En outre, Jésus nous montre en Matthieu 5,21-22 qu’il y a différentes façons de tuer le principe de vie chez son prochain, et pas uniquement l’assassinat : les insultes, les actes de violence ou le mépris, l’arme du conjoint maltraitant plaçant sa partenaire sous emprise, sont ainsi dénoncés. L’interprétation par Jésus de l’interdit du meurtre montre qu’il ne s’agit pas que d’ôter la vie physique. C’est bien plus étendu, et rejoint les lois sur les agressions sexuelles (Deut 22,26ss) : l’abuseur est condamné car son agression est comparée au fait d’ôter la vie d’une personne. Le viol est assimilé à un assassinat, car l’agresseur porte atteinte à la vie de la victime (vie somatique, vie psychique, vie sociale, vie rêvée,…). De même la maltraitance conjugale est une façon de tuer sa partenaire, en lui ôtant peu à peu tout élan de vie, jusqu’à parfois un passage à l’acte final qui lui ôte définitivement la vie. Mais il est intéressant de voir que Jésus dénonce aussi les agressions psychologiques qui ont précédé et qui accompagnent les agressions physiques.
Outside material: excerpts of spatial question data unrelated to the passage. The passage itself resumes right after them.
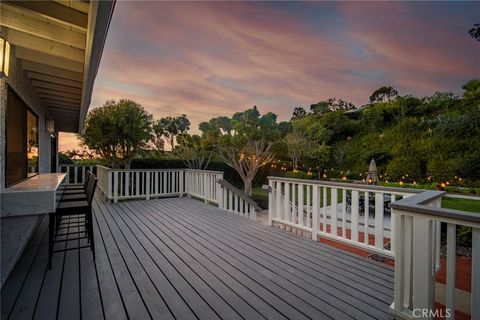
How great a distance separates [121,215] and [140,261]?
97.7 inches

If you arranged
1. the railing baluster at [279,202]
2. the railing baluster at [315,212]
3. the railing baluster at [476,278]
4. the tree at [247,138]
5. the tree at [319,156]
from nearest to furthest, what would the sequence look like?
the railing baluster at [476,278]
the railing baluster at [315,212]
the railing baluster at [279,202]
the tree at [247,138]
the tree at [319,156]

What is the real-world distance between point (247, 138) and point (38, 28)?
8.72 m

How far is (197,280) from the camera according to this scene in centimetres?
214

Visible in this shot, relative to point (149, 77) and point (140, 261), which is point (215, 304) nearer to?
point (140, 261)

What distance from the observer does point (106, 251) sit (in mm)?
2846

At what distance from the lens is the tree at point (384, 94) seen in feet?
75.0

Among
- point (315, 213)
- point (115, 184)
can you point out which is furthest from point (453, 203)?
point (115, 184)

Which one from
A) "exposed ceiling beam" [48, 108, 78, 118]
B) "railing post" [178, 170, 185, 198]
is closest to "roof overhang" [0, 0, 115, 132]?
"exposed ceiling beam" [48, 108, 78, 118]

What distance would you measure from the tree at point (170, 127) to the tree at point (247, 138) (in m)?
3.07

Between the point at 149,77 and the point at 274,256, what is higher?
the point at 149,77

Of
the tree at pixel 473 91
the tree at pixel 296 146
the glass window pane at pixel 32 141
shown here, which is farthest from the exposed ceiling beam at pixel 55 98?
the tree at pixel 473 91

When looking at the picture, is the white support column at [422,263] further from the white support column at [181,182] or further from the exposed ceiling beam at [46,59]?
the white support column at [181,182]

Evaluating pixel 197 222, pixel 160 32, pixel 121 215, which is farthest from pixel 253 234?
pixel 160 32

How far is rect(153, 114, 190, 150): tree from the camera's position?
12.8 m
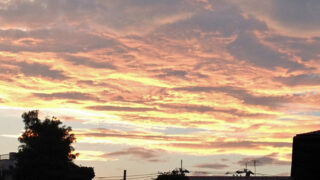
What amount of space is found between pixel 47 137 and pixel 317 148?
55620 mm

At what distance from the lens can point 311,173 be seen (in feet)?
129

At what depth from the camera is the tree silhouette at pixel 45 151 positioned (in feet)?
277

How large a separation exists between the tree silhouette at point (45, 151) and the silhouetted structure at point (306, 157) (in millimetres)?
50611

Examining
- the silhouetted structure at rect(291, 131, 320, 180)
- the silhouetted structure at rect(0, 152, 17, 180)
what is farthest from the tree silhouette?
the silhouetted structure at rect(291, 131, 320, 180)

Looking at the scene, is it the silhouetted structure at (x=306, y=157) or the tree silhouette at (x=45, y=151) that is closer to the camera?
the silhouetted structure at (x=306, y=157)

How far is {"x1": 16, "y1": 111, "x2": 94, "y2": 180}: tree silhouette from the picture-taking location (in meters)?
84.4

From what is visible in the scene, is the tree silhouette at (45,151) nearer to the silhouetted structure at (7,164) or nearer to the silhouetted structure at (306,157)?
the silhouetted structure at (7,164)

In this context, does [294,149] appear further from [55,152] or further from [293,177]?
[55,152]

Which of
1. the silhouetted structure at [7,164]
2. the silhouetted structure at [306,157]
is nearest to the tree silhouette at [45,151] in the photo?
the silhouetted structure at [7,164]

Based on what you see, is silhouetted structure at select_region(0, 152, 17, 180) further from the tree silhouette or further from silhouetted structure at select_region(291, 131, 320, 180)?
silhouetted structure at select_region(291, 131, 320, 180)

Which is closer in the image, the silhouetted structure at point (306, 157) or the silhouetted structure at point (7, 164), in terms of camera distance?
the silhouetted structure at point (306, 157)

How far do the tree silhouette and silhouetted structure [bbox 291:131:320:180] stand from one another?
5061cm

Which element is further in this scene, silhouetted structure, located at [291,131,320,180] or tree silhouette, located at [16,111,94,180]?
tree silhouette, located at [16,111,94,180]

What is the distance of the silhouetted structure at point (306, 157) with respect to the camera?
3941cm
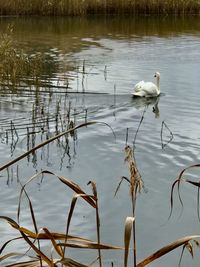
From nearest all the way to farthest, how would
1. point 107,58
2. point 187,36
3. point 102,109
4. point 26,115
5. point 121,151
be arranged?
point 121,151, point 26,115, point 102,109, point 107,58, point 187,36

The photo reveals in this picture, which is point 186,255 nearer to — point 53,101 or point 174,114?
point 174,114

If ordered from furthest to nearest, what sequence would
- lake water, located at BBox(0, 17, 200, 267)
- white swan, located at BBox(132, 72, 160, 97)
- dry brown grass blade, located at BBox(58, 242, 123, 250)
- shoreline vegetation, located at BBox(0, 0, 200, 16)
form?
1. shoreline vegetation, located at BBox(0, 0, 200, 16)
2. white swan, located at BBox(132, 72, 160, 97)
3. lake water, located at BBox(0, 17, 200, 267)
4. dry brown grass blade, located at BBox(58, 242, 123, 250)

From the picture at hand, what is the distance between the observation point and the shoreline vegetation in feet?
79.6

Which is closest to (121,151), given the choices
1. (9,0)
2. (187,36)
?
(187,36)

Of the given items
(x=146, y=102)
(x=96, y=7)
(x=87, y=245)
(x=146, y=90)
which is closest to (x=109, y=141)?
(x=146, y=102)

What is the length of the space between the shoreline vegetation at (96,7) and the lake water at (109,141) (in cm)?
801

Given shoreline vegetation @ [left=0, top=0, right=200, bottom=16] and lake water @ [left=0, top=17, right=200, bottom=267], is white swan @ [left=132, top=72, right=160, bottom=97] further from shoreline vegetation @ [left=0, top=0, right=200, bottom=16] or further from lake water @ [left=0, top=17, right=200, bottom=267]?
shoreline vegetation @ [left=0, top=0, right=200, bottom=16]

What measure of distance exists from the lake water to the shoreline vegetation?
8010mm

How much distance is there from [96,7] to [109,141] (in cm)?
1775

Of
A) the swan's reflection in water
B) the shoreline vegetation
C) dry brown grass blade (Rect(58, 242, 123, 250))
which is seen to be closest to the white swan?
the swan's reflection in water

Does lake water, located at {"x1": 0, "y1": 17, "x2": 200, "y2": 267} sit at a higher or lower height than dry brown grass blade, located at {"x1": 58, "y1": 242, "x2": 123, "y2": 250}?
lower

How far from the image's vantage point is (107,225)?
208 inches

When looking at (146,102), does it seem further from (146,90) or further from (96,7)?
(96,7)

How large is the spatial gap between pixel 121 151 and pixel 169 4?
18.3m
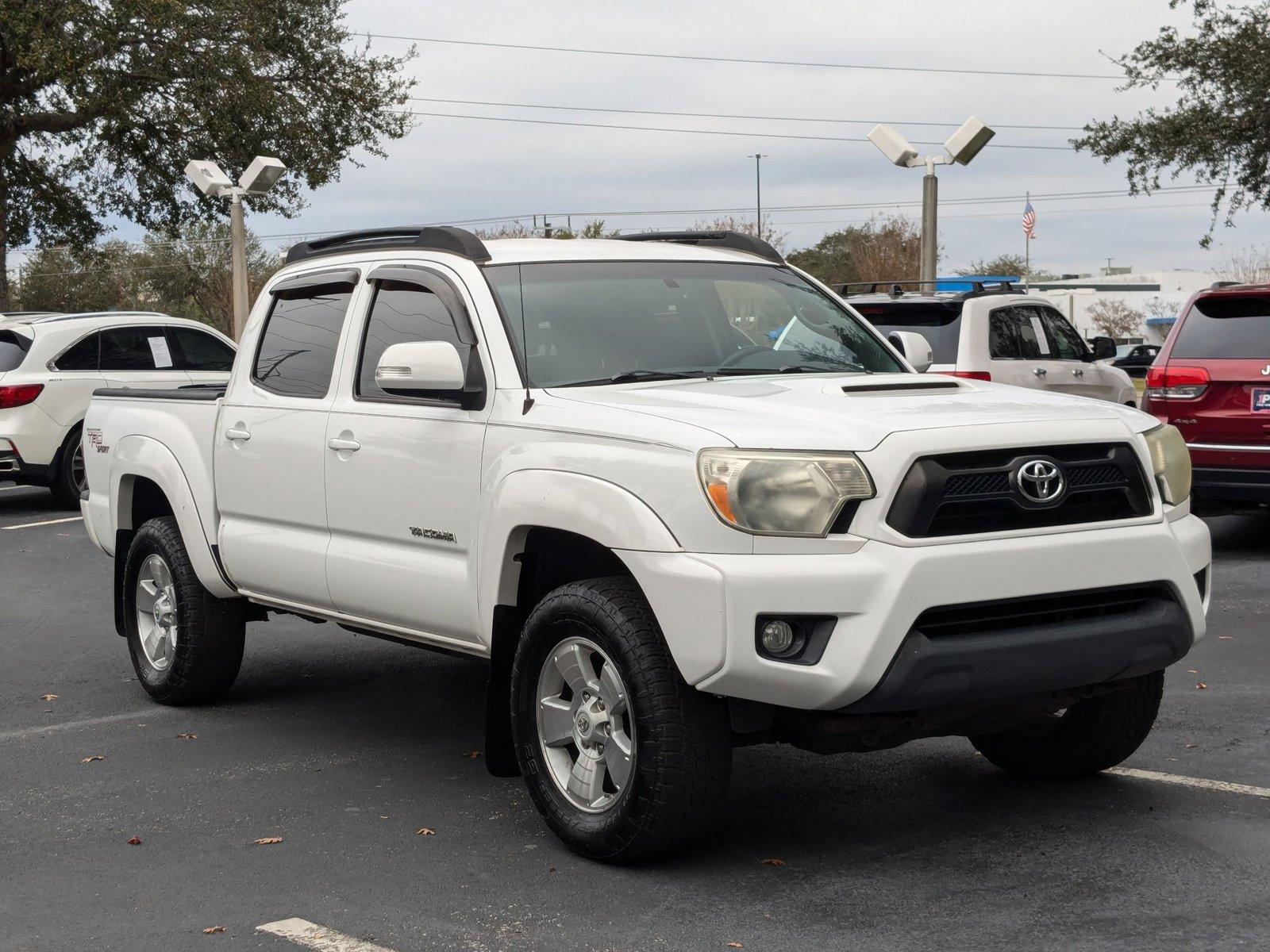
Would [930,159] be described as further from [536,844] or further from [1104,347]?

Ajoutons que les Évangiles rapportent comment Jésus lui-même a connu les abus, les violences et les agressions : d’abord celle de la trahison par ses proches (Judas, Pierre), puis celle des coups et des moqueries alors qu’il est nu, dans la cour du prétoire, devant toute une garnison de soldats (Matt 27,27ss). Ce récit douloureux nous rappelle que notre Seigneur est compatissant, non pas en théorie mais parce qu’il a aussi vécu les abus dans sa propre chair. Il comprend ce que les femmes et les enfants violentés subissent. Il est Dieu Emmanuel, présent à leurs côtés. Cela n’explique évidemment pas le pourquoi de telles tragédies, parce que le mal ne s’explique pas, il se combat. Jésus lui-même n’a pas fait de grands discours sur le mal, la souffrance, il n’a rien expliqué mais il s’est impliqué pour les vaincre, afin qu’ils n’aient plus le dernier mot. Et quelle implication ! Sa mort à la croix, puis sa résurrection, ont ôté à la mort son aiguillon, offrant la réconciliation, le réconfort et la justice.